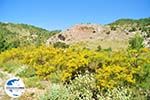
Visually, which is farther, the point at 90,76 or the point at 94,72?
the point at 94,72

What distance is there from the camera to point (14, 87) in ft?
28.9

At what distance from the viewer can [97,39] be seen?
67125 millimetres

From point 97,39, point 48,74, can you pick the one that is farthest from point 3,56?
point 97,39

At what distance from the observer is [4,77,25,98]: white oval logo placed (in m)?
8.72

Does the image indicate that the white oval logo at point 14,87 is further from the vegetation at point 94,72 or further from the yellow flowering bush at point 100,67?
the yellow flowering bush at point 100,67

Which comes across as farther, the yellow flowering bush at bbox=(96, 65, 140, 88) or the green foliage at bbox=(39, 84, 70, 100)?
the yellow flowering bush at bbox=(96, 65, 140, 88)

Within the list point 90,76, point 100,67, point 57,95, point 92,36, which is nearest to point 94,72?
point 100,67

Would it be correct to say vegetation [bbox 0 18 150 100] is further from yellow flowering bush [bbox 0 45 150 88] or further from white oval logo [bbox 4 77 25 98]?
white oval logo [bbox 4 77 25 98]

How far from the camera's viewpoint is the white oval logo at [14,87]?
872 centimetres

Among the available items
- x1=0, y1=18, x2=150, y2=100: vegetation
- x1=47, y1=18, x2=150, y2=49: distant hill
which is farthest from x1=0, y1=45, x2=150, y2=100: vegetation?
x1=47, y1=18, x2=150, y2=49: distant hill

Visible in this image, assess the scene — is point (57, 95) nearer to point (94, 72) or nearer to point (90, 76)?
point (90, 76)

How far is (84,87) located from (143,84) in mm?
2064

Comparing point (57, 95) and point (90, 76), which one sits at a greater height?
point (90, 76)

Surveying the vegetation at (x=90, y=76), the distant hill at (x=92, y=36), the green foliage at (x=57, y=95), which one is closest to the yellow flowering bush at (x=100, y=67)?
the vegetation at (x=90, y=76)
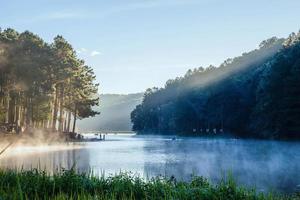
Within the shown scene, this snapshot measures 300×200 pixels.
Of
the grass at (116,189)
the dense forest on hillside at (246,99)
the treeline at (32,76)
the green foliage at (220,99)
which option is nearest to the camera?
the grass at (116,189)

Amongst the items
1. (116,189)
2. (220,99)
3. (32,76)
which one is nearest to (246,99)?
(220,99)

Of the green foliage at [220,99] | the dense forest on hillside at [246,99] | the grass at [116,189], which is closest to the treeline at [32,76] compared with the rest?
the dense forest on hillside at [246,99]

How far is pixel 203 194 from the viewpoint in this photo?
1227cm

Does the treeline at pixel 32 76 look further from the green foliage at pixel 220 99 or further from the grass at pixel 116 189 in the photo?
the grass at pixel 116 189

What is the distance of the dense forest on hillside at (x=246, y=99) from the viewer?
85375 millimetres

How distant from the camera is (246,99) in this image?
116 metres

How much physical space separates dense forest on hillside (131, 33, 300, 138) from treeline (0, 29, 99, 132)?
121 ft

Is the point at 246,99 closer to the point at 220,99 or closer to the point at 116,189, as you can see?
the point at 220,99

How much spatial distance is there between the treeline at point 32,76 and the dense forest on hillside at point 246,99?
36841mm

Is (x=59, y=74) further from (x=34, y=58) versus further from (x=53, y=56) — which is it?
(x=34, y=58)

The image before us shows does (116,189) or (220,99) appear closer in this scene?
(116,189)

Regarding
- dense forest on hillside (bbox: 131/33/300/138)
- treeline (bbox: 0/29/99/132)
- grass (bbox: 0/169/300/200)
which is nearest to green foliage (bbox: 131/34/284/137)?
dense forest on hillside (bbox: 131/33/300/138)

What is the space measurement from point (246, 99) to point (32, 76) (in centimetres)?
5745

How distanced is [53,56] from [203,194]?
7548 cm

========================================================================

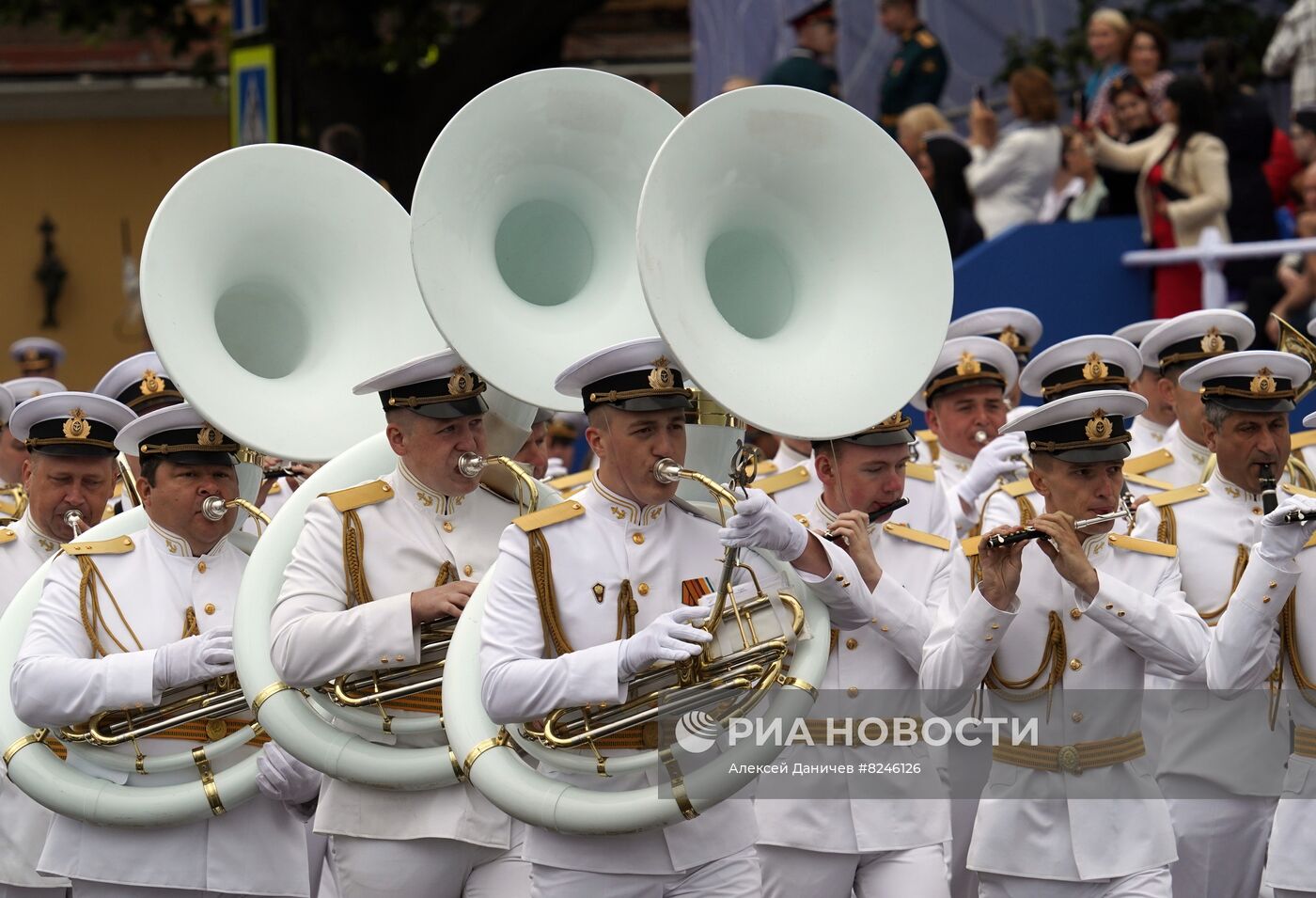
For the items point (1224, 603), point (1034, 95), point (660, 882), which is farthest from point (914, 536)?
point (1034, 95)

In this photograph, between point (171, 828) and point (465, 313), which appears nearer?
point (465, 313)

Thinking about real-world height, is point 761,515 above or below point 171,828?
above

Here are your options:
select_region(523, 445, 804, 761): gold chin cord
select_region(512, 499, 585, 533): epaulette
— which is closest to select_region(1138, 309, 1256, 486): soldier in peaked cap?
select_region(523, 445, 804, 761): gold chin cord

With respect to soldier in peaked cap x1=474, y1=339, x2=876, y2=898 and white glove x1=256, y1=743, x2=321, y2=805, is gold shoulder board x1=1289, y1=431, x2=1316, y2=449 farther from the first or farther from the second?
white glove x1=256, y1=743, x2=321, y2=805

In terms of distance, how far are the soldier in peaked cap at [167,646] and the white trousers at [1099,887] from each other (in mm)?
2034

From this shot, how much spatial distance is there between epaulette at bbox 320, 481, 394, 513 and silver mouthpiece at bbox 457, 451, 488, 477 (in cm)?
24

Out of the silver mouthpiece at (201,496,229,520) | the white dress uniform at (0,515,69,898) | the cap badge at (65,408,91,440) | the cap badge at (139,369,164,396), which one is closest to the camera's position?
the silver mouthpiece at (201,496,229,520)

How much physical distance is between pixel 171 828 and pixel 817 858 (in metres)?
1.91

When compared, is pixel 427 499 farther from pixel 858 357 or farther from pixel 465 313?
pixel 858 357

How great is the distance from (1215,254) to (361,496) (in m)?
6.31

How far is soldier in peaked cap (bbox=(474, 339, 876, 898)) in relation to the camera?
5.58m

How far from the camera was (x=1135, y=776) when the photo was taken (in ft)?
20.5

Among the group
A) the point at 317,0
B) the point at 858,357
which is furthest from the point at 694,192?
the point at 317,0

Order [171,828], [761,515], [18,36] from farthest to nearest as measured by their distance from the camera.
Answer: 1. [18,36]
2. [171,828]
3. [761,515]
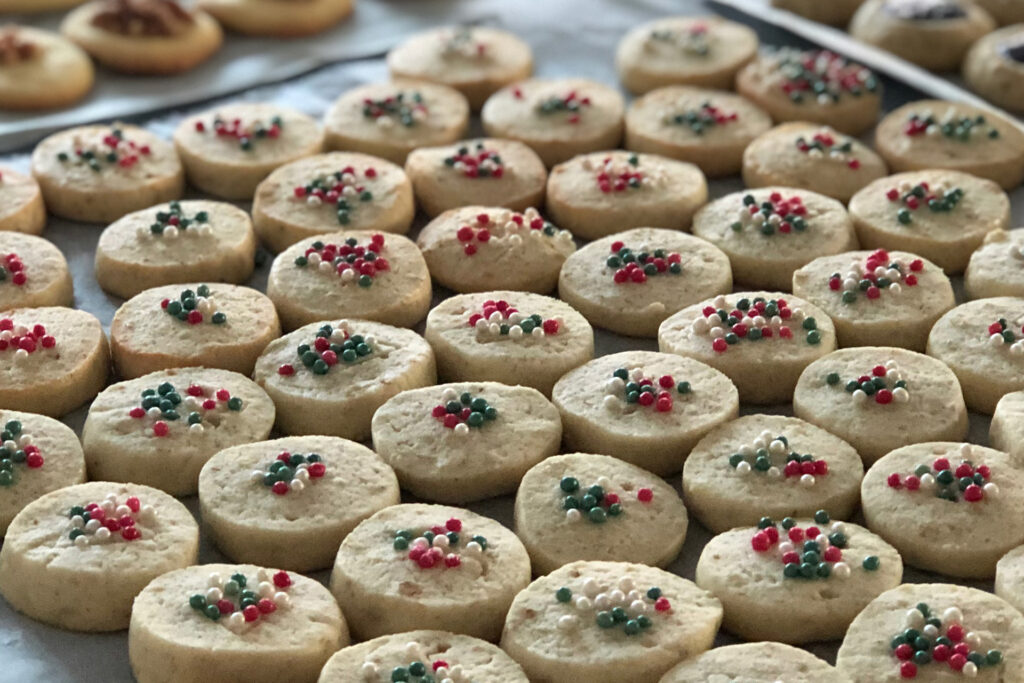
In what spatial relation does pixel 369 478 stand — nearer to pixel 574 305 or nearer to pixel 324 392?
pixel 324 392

========================================================================

→ **CHALLENGE**:
How many lines of the rows above contain the string "space"? Reply with the count alone.

→ **RESULT BELOW**:
2